Tuesday, February 28, 2006

Sporting A Woody

Score one for Woody.

You know who I am talking about: Mr. Manhattan himself.

Except this time, with Match Point, Woody takes on London as his location for the challenging intellectual cinema that he creates for viewers when he is at his best. There is less humor here than in his comedies, but then that's the point. Rather, the work is a philosophical investigation into the role luck plays in all of our lives. The movie goes out of its way to say that yes, hard work has its own rewards, and may help you lead a better life, but luck itself can give you the greatest advantage. Think of those in power now who, regardless of what they do, seem to always weather the storm. Lucky bastards, they're getting away with murder.

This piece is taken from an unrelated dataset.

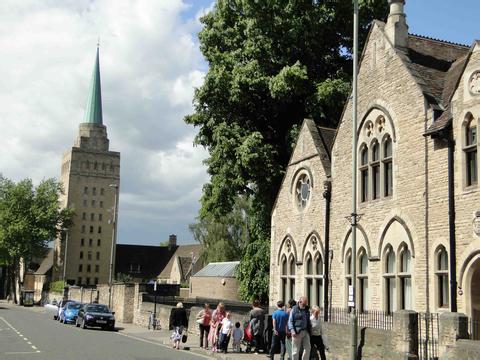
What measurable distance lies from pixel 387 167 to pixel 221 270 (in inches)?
1507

The film has a major "art" thread flowing throughout it. There's the Tate Modern, the Saatchi Gallery, sardonic jabs at creative class struggle, and muse-like appropriation of the "star-in-waiting" played by Scarlett Johansson whose character, Nola Rice, is an unknown American actress from - of all places - Boulder, Colorado. The backdrop of tennis helps metaphorically situate Allen's philosophical concerns too. After all, here is a sport where love means nothing. But is it blood sport?

I don't like to summarize dramatic plots, so I won't do that here either. Besides, plots are graves, are they not? It's time to bury them.

I prefer to integrate my movie-going experience into the flow of everyday life events, like I did here, in my Oz blog which I wrote back in early 2002 while living in Melbourne, Australia (the excerpt linked to here was published/exhibited at The Iowa Review). Check out the section called "Walking Scene: The Market" for the riff on David Lynch, MULHOLLAND DRIVE, Twin Peaks, Britney, Boulder, and the JonBenet Ramsey connection.

UPDATE: when I first read about MATCH POINT, I saved a quote from Woody that I thought was both funny and prescient:
"It's increasingly difficult in America. I can get financing, but studios there don't want to be thought of just as a bank. They want to participate[...]I can't work that way. I want the money in a brown paper bag and to give them the film a few months later.